Top of TEXT SHOWN

February 12, 2012, Shenzhen, China - In a new study published online in Nature Biotechnology, researchers from BGI, the world's largest genomics organization, reported the evidence of extensive RNA editing in a human cell line by analysis of RNA-seq data, demonstrating the need for new robust methods to identify important post-transcriptional editing events.
RNA editing is a normal but not yet fully understood process in which small nucleotide changes occur after DNA has been transcribed into RNA. It is an integral step in generating diversity and plasticity of cellular RNA signature as a post-transciptional event that recodes hereditary information. RNA editing is an important area in the post-genomic era for its role in determining protein structure and function. It has become increasingly important in genetic research.
Last year, a study published in Science (Li, et al. Science, May 19, 2011) reported a large number of sequence differences between mRNA and DNA in the human transcriptome. This finding was startling because it implied that there might be a still undiscovered mechanism of 'RNA editing' that could disrupt the central dogma and affect our understanding of genetic variation. However, this view was strongly contested by other scientists because of the technical issue and lack of academic rigour, such as sequencing error or mis-mapping. In this latest study, BGI researchers developed a more rigorous pipeline for approaching these problems and answered some of the concerned questions, which contributed to paving way for the further studies of this field.
They obtained the whole-transcriptome data by RNA-seq from a lymphoblastoid cell line of a male Han Chinese individual (YH), whose genome sequence was previously reported as the first diploid genome of Han Chinese. RNA-seq, also known as "Whole Transcriptome Shotgun Sequencing", is a recently developed approach on transcriptome profiling that uses deep-sequencing technologies with the advantages of high-throughput data, low background, high sensitivity and repeatability. In a paper published in 2009 in Nature Reviews Genetics, RNA-seq is referred to as a revolutionary tool in transcriptomics.
"We used RNA-seq in the study to identify post-transcriptional editing events, and developed a computational and comprehensive pipeline to find the human RNA editing sites," said Zhiyu Peng, the leading author of the paper and Vice Director of Research & Cooperation Division of BGI. The pipeline was used to identify the extensive RNA editing from genome and whole transcriptome data by screening RNA-DNA differences of the same individual through successive quality control filters.

Bottom of TEXT SHOWN
Top of ENTRIES SUPPLIED

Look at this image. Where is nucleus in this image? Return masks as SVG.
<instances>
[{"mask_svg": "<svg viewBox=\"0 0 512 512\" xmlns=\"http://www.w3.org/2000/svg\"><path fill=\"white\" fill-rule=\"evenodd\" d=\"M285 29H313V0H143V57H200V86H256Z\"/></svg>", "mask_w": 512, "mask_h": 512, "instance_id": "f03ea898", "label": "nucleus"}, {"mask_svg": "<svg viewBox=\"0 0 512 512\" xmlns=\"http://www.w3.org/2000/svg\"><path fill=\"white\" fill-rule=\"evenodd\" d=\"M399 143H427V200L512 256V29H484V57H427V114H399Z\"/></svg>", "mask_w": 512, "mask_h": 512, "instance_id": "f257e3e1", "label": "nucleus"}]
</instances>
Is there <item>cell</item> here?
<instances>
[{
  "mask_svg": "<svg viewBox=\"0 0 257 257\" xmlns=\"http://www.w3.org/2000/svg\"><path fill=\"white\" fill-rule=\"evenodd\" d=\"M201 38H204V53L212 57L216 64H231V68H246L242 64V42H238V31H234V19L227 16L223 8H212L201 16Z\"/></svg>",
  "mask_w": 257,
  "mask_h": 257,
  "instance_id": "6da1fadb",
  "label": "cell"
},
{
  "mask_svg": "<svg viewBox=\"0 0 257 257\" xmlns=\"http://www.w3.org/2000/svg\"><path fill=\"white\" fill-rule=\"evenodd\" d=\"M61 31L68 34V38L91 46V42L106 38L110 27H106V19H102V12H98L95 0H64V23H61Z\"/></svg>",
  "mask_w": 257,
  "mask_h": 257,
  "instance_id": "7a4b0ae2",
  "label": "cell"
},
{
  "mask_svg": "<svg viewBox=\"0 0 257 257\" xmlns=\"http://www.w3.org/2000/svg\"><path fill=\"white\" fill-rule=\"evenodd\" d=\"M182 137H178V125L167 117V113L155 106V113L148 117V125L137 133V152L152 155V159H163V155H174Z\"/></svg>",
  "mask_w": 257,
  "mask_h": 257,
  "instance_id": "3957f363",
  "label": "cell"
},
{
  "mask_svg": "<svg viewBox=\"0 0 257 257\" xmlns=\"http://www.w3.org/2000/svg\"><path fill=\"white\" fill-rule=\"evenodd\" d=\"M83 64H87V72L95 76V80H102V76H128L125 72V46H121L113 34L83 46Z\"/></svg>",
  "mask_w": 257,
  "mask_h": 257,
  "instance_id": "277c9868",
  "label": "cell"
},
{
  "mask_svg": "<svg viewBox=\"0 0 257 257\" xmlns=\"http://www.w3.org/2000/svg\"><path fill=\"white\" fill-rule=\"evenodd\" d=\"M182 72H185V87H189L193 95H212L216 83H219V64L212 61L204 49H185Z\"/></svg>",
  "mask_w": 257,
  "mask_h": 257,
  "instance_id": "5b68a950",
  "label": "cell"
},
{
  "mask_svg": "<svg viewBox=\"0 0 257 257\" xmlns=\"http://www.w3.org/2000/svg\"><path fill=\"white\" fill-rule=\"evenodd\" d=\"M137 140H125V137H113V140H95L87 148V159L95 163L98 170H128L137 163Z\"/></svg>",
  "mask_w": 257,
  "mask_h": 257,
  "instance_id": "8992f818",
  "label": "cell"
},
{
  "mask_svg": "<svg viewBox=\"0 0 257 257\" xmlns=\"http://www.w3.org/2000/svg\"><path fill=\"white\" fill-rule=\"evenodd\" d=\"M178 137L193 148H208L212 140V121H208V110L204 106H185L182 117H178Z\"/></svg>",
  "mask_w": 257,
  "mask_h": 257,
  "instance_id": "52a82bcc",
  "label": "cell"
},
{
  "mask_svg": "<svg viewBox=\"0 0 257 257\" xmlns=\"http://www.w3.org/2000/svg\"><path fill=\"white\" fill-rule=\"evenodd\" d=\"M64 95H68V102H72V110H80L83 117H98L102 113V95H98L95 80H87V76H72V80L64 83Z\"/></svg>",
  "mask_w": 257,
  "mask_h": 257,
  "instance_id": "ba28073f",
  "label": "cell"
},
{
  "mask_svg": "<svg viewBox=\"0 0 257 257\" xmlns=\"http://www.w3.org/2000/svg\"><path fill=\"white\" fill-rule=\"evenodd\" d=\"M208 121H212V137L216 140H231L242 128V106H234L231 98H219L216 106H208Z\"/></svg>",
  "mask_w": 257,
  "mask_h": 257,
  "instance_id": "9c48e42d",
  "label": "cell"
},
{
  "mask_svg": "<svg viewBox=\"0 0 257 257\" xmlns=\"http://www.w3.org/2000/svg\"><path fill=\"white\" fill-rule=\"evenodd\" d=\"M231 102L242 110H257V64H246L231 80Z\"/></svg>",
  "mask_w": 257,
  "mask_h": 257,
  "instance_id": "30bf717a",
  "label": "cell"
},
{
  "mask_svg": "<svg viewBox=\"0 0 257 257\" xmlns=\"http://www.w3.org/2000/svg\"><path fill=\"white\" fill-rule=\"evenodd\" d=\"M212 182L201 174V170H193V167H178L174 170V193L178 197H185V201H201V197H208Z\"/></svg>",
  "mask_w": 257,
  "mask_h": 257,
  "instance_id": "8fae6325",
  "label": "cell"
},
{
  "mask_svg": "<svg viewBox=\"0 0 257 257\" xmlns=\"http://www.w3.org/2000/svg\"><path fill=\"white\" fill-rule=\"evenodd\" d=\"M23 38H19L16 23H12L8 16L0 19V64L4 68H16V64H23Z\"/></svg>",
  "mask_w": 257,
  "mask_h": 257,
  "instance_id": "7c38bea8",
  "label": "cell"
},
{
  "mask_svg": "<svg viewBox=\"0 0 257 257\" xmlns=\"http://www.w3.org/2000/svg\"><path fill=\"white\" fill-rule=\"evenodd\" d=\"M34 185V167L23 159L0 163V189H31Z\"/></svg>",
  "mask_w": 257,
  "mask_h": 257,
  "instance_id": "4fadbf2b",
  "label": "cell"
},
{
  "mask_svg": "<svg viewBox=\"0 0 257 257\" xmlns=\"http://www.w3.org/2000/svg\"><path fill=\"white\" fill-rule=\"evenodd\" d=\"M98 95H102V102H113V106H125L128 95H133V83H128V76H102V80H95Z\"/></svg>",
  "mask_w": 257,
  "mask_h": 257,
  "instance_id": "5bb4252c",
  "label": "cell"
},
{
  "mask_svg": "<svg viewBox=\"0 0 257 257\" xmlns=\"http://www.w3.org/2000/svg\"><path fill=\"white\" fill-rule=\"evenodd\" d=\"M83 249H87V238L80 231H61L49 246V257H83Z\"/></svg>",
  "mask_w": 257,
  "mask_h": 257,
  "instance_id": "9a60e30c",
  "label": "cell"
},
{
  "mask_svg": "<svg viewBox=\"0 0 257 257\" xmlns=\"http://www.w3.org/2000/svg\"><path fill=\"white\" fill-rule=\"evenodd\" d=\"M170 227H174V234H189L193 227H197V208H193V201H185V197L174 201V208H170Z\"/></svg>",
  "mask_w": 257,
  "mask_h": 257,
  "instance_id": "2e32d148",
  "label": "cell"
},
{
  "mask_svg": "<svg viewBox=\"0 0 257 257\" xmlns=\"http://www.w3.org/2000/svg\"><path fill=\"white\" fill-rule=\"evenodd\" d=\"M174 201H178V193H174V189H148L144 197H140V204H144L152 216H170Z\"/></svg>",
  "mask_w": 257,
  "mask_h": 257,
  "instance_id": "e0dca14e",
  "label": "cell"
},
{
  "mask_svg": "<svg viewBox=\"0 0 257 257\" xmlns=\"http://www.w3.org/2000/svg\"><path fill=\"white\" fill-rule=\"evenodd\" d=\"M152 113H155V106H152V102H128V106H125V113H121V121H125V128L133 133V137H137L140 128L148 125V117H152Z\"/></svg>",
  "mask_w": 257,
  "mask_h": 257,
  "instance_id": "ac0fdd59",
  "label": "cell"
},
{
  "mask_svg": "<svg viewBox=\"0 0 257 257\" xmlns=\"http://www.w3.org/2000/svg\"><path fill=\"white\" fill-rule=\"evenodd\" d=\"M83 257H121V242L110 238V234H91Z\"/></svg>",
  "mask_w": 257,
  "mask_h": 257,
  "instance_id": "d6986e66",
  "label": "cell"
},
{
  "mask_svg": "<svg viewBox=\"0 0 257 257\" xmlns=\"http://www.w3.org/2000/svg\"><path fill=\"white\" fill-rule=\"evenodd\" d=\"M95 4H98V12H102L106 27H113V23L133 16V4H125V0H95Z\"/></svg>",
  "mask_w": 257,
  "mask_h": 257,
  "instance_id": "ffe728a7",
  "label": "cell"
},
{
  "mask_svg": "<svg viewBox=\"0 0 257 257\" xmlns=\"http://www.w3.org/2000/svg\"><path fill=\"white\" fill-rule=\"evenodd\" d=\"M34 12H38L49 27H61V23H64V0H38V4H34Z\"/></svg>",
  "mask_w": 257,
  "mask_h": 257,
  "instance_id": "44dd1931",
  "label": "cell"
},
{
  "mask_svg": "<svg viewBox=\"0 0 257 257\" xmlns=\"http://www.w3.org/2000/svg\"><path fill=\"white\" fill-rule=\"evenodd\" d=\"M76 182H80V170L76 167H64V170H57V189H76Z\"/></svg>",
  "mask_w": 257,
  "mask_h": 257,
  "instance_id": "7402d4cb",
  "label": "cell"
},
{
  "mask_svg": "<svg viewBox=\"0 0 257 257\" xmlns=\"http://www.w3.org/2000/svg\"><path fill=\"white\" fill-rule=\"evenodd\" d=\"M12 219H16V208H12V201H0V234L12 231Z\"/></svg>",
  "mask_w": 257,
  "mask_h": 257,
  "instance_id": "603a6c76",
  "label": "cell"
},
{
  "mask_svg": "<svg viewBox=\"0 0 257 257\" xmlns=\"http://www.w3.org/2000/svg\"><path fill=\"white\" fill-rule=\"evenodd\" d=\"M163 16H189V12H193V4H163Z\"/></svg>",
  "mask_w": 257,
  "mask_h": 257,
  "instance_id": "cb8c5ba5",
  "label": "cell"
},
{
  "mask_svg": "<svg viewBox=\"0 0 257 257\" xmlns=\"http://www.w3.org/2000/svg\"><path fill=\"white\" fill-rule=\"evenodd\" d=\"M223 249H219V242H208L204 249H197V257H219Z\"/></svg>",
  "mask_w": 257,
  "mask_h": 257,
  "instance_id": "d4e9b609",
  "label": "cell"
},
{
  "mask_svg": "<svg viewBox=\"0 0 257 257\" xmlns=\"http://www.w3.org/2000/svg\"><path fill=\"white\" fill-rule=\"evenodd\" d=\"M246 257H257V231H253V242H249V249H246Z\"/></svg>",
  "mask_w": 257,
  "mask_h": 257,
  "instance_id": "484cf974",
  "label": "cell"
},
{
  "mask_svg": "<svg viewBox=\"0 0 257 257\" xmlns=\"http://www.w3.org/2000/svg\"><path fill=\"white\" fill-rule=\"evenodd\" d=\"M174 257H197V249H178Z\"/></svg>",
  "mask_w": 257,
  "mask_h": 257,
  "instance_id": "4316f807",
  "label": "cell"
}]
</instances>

Bottom of ENTRIES SUPPLIED

EXERCISES:
**a.** Answer these questions from the RNA editing text:
(i) In which journal was the new BGI study published online?
(ii) What kind of cell line provided the whole-transcriptome data?
(iii) What post at BGI does Zhiyu Peng hold?
**b.** Decide whether each statement agrees with the RNA editing text. Answer yes or no, and quote the words from the text that decide it.
(i) The earlier Science study came out in May 2011.
(ii) RNA-seq is also known as "Whole Transcriptome Shotgun Sequencing."
(iii) Other scientists accepted the view of the earlier Science study without dispute.
**c.** Retype the part of the RNA editing text starting at "Last year, a" and ending at "of this field.".
You won't need the items for any of this.

ANSWER SET:
**a.**
(i) Nature Biotechnology
(ii) A lymphoblastoid cell line of a male Han Chinese individual (YH)
(iii) Vice Director of Research & Cooperation Division of BGI

**b.**
(i) Yes: "(Li, et al. Science, May 19, 2011)"
(ii) Yes: "RNA-seq, also known as "Whole Transcriptome Shotgun Sequencing""
(iii) No: "this view was strongly contested by other scientists"

**c.**
Last year, a study published in Science (Li, et al. Science, May 19, 2011) reported a large number of sequence differences between mRNA and DNA in the human transcriptome. This finding was startling because it implied that there might be a still undiscovered mechanism of 'RNA editing' that could disrupt the central dogma and affect our understanding of genetic variation. However, this view was strongly contested by other scientists because of the technical issue and lack of academic rigour, such as sequencing error or mis-mapping. In this latest study, BGI researchers developed a more rigorous pipeline for approaching these problems and answered some of the concerned questions, which contributed to paving way for the further studies of this field.